“The challenge of being bicultural and bilingual is that I live in two different worlds,” notes Salvador Jiménez-Flores, who grew up in Mexico and now lives in Chicago. “Everywhere I live, I am a foreigner.”
Jiménez-Flores’ work often examines aspects of identity and migration, as in Nopales Híbridos: An Imaginary World of a Rascuache-Futurism (2017). The centerpiece of the installation consists of a surreal 8-foot cactus, perched atop a sunlike disk and featuring faces encased in the plant, like seeds in a pod. The leaves are hard and prickly; the faces, at first glance, are as well, perhaps weathered by the daily discomfort of never quite fitting in. But the plant is beautiful, even exuberant, with flowers of red and yellow sprouting among the thorns.
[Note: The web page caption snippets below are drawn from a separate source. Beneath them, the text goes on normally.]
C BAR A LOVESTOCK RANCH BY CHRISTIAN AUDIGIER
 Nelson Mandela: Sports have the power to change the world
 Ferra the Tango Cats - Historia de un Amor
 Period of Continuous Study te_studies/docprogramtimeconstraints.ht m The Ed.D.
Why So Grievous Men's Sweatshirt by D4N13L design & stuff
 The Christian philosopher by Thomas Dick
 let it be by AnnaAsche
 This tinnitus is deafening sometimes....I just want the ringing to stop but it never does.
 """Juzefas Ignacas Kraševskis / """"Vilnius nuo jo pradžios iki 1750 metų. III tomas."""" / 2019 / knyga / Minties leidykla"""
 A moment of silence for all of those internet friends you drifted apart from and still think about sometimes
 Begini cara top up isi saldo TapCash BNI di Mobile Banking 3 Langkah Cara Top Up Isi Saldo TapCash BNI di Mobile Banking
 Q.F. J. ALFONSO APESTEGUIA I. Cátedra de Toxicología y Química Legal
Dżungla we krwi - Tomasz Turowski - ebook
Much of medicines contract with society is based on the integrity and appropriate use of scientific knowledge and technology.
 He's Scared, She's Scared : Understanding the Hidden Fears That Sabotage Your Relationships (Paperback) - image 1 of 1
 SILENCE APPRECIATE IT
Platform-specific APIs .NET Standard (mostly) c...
A cactus is foremost a survivor; under harsh sunlight, with little water, it nonetheless claims and defines its space.
“I see this succulent as the hope for our future,” Jiménez-Flores says. His own career is a testament to the power of perseverance. He studied in Florence, was an artist-in-residence for the city of Boston, and now teaches ceramics at the School of the Art Institute of Chicago. He exhibits his work across borders. Like the tough plant he depicts, Jiménez-Flores’ art, wherever it turns up, becomes a scene of wonder.